**RECORDS SHOWN:**
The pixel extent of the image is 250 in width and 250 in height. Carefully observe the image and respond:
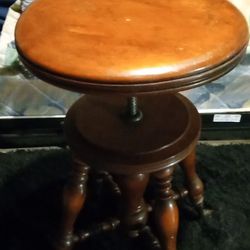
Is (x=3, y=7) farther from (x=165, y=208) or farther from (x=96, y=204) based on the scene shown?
(x=165, y=208)

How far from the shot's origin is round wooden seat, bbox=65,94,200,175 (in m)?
0.70

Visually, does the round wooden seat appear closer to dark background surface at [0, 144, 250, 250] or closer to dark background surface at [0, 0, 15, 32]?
dark background surface at [0, 144, 250, 250]

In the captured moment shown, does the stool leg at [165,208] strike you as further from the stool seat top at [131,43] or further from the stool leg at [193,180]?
the stool seat top at [131,43]

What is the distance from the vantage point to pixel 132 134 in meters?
0.73

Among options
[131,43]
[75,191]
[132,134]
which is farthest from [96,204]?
[131,43]

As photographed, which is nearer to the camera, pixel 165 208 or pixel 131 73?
pixel 131 73

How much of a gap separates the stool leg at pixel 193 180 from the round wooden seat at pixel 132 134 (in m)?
0.12

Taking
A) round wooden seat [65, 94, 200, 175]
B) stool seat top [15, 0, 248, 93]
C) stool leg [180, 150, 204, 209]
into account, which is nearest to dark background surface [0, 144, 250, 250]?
stool leg [180, 150, 204, 209]

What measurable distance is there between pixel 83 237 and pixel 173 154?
284mm

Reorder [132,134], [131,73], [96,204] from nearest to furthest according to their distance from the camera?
[131,73] < [132,134] < [96,204]

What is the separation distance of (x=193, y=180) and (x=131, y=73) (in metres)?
0.43

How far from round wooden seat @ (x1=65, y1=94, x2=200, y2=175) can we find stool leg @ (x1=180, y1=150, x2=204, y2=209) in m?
0.12

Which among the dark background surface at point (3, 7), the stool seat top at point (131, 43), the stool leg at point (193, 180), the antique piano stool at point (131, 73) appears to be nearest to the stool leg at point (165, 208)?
the antique piano stool at point (131, 73)

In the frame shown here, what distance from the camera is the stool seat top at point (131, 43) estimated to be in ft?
1.80
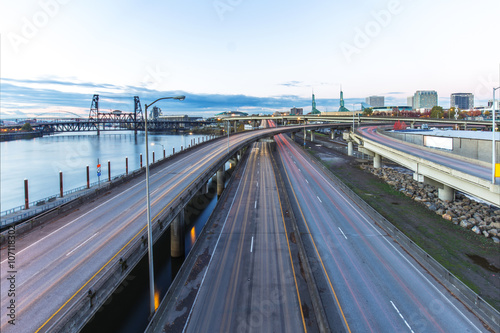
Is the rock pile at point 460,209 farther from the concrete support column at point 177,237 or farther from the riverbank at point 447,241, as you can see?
the concrete support column at point 177,237

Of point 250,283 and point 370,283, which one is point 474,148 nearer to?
point 370,283

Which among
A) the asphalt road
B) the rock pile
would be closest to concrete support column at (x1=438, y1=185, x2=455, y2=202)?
the rock pile

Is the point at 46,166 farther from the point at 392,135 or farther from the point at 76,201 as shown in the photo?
the point at 392,135

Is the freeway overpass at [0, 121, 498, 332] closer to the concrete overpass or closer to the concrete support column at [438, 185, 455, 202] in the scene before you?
the concrete overpass

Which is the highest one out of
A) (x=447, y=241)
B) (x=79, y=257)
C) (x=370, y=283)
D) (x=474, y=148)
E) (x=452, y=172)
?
(x=474, y=148)

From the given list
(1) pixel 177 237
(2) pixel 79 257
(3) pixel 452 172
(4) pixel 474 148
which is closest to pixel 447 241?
(3) pixel 452 172

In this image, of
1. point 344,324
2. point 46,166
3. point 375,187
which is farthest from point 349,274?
point 46,166

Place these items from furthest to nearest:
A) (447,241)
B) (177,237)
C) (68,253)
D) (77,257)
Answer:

**EXERCISE DIRECTIONS:** Copy all of the records above word for word, leaving out the pictures.

**SOLUTION TO THE EXERCISE:**
The pixel extent of the image is 250 in width and 250 in height. Carefully observe the image and respond:
Is (x=3, y=7) farther from (x=165, y=208) or farther from (x=96, y=204) based on the scene shown?
(x=165, y=208)

How far from the shot's origin is round wooden seat, bbox=65,94,200,175 (in m)?
0.70

Visually, does the round wooden seat appear closer to dark background surface at [0, 144, 250, 250] or closer to dark background surface at [0, 0, 15, 32]?
dark background surface at [0, 144, 250, 250]

In the captured moment shown, does the stool leg at [165,208] strike you as further from the stool seat top at [131,43] or further from the stool leg at [193,180]?
the stool seat top at [131,43]

What is the distance from the vantage point to pixel 132 134 in meters?
0.73

Among options
[131,43]
[75,191]
[132,134]
which is farthest from [96,204]?
[131,43]

As photographed, which is nearer to the camera, pixel 165 208 or pixel 131 73?
pixel 131 73

How much of a gap separates the stool leg at pixel 193 180 from the round wooden seat at pixel 132 134 (in m)?
0.12

Taking
A) round wooden seat [65, 94, 200, 175]
B) stool seat top [15, 0, 248, 93]
C) stool leg [180, 150, 204, 209]
into account, which is nearest to dark background surface [0, 144, 250, 250]?
stool leg [180, 150, 204, 209]

What measurable distance is there between pixel 83 237 and pixel 173 154?
284mm

Reorder [132,134], [131,73], [96,204] from nearest to furthest according to their distance from the camera?
[131,73] < [132,134] < [96,204]

What is the separation distance of (x=193, y=180) and (x=131, y=73) (in metres)?
0.43

How far from round wooden seat @ (x1=65, y1=94, x2=200, y2=175) can we find stool leg @ (x1=180, y1=150, x2=204, y2=209) in m?
0.12

Which among the dark background surface at point (3, 7), the stool seat top at point (131, 43), the stool leg at point (193, 180), the antique piano stool at point (131, 73) appears to be nearest to the stool leg at point (165, 208)?
the antique piano stool at point (131, 73)

In the frame shown here, what distance from the camera is the stool seat top at point (131, 43) estimated to be in ft?
1.80
Is the rock pile at point 460,209 farther from the concrete support column at point 177,237 or farther from the riverbank at point 447,241, as you can see?
the concrete support column at point 177,237

Of point 250,283 and point 370,283, which one is point 474,148 nearer to?
point 370,283

Which among
A) the asphalt road
B) the rock pile
would be closest to concrete support column at (x1=438, y1=185, x2=455, y2=202)?
the rock pile

Is the point at 46,166 farther from the point at 392,135 or farther from the point at 76,201 as shown in the photo?
the point at 392,135

Is the freeway overpass at [0, 121, 498, 332] closer to the concrete overpass or closer to the concrete support column at [438, 185, 455, 202] in the scene before you?
the concrete overpass

Which is the highest one out of
A) (x=447, y=241)
B) (x=79, y=257)
C) (x=370, y=283)
D) (x=474, y=148)
E) (x=452, y=172)
?
(x=474, y=148)

From the given list
(1) pixel 177 237
(2) pixel 79 257
(3) pixel 452 172
(4) pixel 474 148
which is closest to pixel 447 241?
(3) pixel 452 172

In this image, of
1. point 344,324
2. point 46,166
3. point 375,187
which is farthest from point 349,274?
point 46,166

Place these items from furthest to nearest:
A) (447,241)
B) (177,237)
C) (68,253)
D) (77,257)
Answer:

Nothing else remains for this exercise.